Gerade mal 46 Jahre alt geworden, ist im August letzten Jahres Rio Reiser gestorben. Im Berliner Tempodrom-Zelt gab es dann eine große Benefizveranstaltung, bei der ihn die nationalen Pop- und Rockgrößen mit seinen Liedern verabschiedeten. Aber ob sein Leben und Werk wie kürzlich das von Roy Black dereinst als Vorlage für einen Film dienen wird, bleibt mehr als fraglich. Vielleicht ist das auch gut so. Verlogenheit war seine Sache nicht. Wer ihm wirklich auf die Spur kommen will, wer das Spektrum seines Schaffens vom politischen Hau-ruck-Rock à la "Macht kaputt, was euch kaputt macht" mit "Ton Steine Scherben" bishin zu seinen vergleichsweise wortgewichtigeren, ironisch-poetischen Solo-LPs nachvollziehen will, dem sei seine nunmehr auch als Taschenbuch vorliegende Autobiographie empfohlen.
Inwiefern er sich darin von seinem Co-Autoren Hannes Eyber unterstützen lassen mußte, wird nicht deutlich. Das Ganze ist aus einem Guß und in einem schnörkellosen Ton erzählt, daß man Rio selbst sprechen zu hören meint. Und sich, insbesondere je näher man ihm dem Alter nach nahesteht, vor Lachen auf die Schenkel oder an den Kopf schlägt.
Rio ist zwar im Trümmer-Nachkriegs-Berlin geboren, aber es sind dann nur einige Jahre, die er in dieser Stadt "wirken" wird. Davor sind es die wechselnden Arbeitsplätze seines Vaters, die ihn nach Bayern und Hessen verschlagen. Danach ist es seine eigene Unruhe, die ihn ins norddeutsche Fresenhagen treibt. Rios Geschichte spiegelt ein wesentliches Stück "linker" Zeitgeschichte. Und zwar aus der Sicht eines Menschen, der den Ausstieg aus konventionellem Leben nicht erst lange theoretisch und womöglich gar dogmatisch erörterte, sondern ihn einfach und scheinbar ganz "natürlich" vollzog. Das gemeinsame Leben mit den rotierenden Teilhabern wechselnder Theater- und Musikprojekte, das Miteinanderteilen von Erfolgen und Mißerfolgen bildeten alsbald ein chaotisches Ganzes. Trotz "solidarischer" Selbstausbeutung und Schuldenberg schien hierbei das Glücksgefühl zu überwiegen. Da Rio vorwiegend seine Kindheit und die Zeit mit "Scherbens" bis in die 70er Jahre schildert, die Zeit danach aber nur auf wenigen Seiten anklingen läßt, hat dieses Buch den Charme all solcher Bücher, die auf die "ersten Jahre" zurückblicken.
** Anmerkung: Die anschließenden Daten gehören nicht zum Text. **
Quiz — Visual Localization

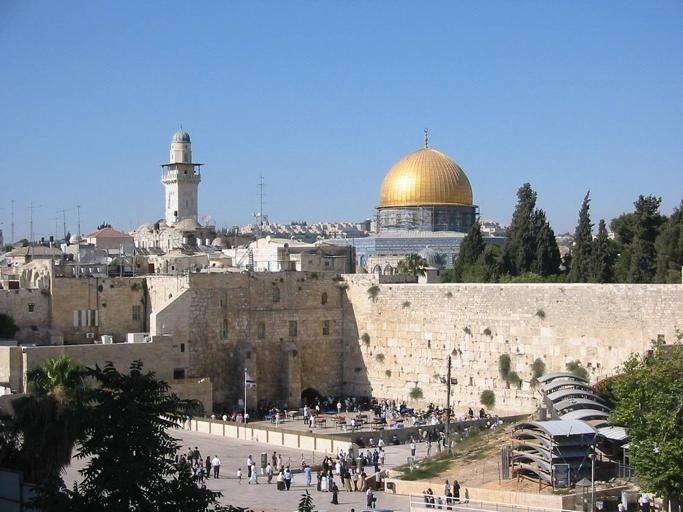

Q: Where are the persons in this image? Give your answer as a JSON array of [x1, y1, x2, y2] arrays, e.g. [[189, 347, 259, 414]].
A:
[[393, 426, 458, 457], [422, 479, 461, 511], [181, 445, 220, 484], [237, 437, 386, 510], [302, 399, 485, 431], [233, 402, 288, 427]]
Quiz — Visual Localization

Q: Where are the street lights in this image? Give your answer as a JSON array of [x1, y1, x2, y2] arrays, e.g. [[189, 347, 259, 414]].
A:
[[440, 356, 457, 448]]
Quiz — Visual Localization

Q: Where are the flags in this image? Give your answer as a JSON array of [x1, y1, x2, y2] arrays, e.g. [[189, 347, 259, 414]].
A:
[[245, 372, 256, 389]]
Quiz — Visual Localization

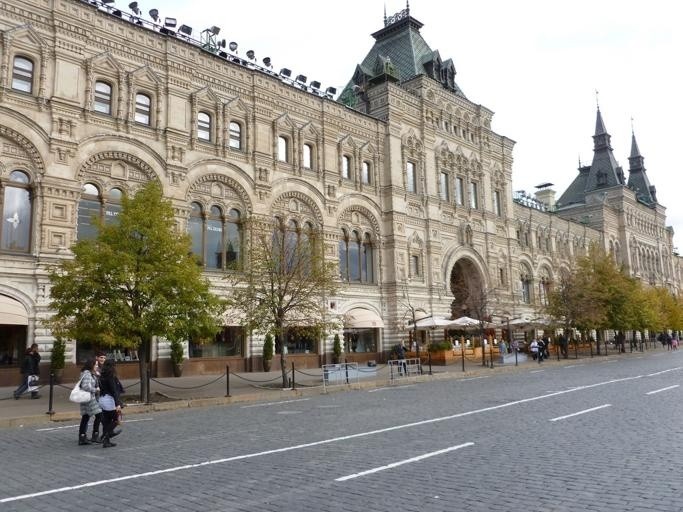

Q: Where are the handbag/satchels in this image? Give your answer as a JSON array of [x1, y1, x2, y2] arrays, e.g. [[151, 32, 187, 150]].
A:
[[27, 375, 40, 392], [108, 410, 123, 438], [68, 373, 92, 403]]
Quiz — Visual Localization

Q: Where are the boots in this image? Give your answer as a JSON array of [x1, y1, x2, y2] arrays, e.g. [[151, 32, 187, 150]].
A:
[[102, 436, 117, 448], [90, 431, 106, 443], [77, 433, 92, 445]]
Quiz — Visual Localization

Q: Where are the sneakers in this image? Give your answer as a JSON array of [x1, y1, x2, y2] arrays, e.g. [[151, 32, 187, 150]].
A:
[[13, 390, 20, 400], [30, 395, 40, 399]]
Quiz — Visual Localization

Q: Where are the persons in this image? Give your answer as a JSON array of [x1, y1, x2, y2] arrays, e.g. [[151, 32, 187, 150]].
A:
[[95, 350, 122, 440], [12, 348, 40, 400], [394, 339, 410, 376], [498, 331, 680, 362], [98, 357, 125, 447], [13, 343, 40, 395], [75, 357, 102, 445]]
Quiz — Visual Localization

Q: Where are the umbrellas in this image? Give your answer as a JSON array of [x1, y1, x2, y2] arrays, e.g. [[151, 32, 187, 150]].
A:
[[447, 316, 496, 370], [403, 316, 460, 373], [492, 310, 581, 331]]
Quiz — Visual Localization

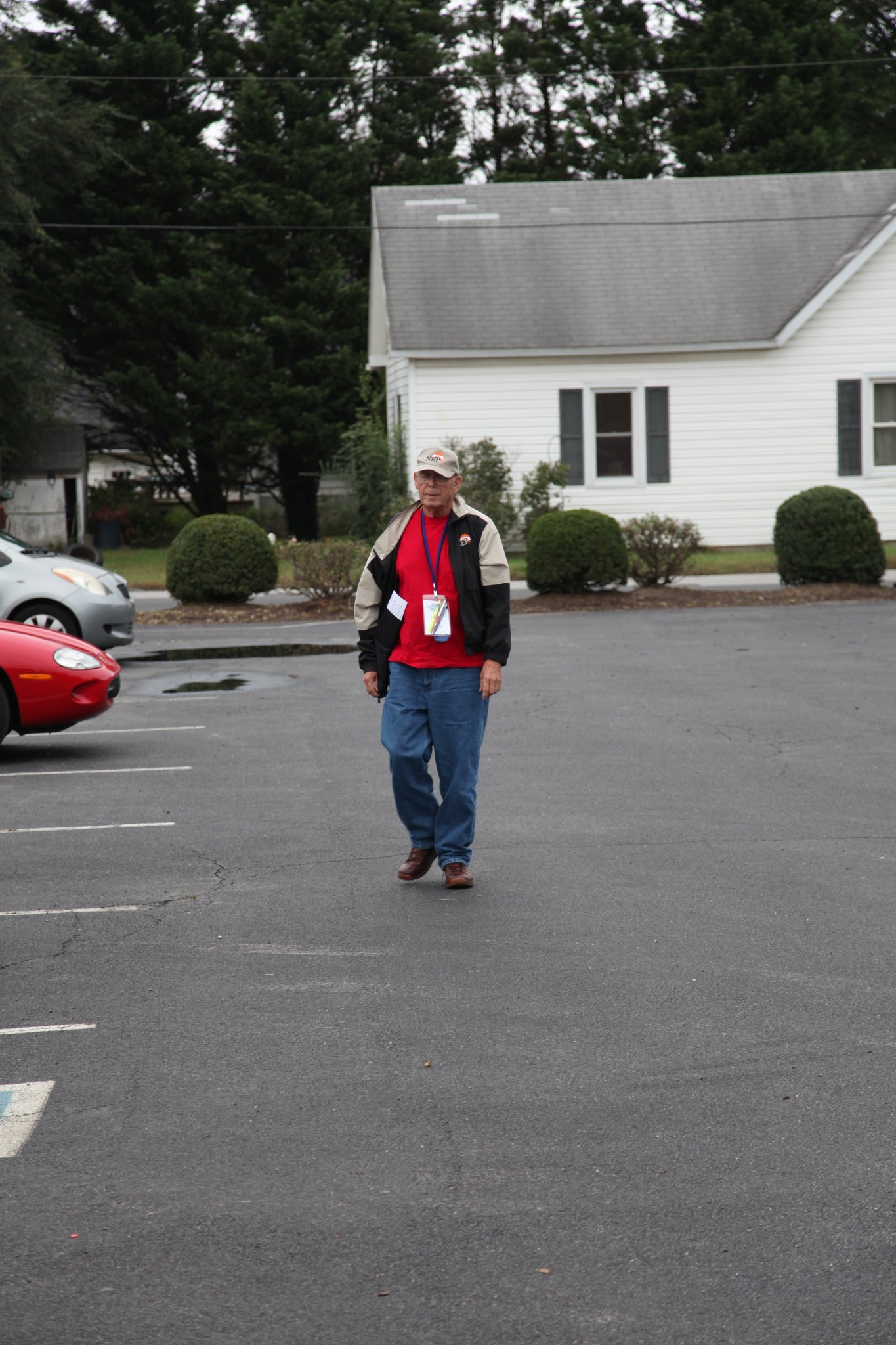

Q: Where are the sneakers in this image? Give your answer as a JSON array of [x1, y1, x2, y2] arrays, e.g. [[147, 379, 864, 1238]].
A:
[[396, 845, 438, 879], [443, 862, 474, 888]]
Das ist stets sehr komisch und ein bißchen wehmütig, weil unwiderbringlich vorbei, und man staunt, wie diese Jugendzeiten überlebt wurden. Rio scheint sich jedoch länger als viele andere jene Authentizität bewahrt zu haben, die man eben sonst nur noch bei Kindern und Jugendlichen findet. Leider hat er sich offenbar auch den jugendlichen Umgang mit Drogen bis an sein Lebensende bewahrt. Insofern war es wahrscheinlich gar kein so großer Zufall, daß man ihn bereits 1993 um eine Autobiographie anging. Sicher kein verehrungswürdiger, aber umso mehr ein liebenswerter KÖNIG VON DEUTSCHLAND, dem wir noch gerne länger zugehört hätten.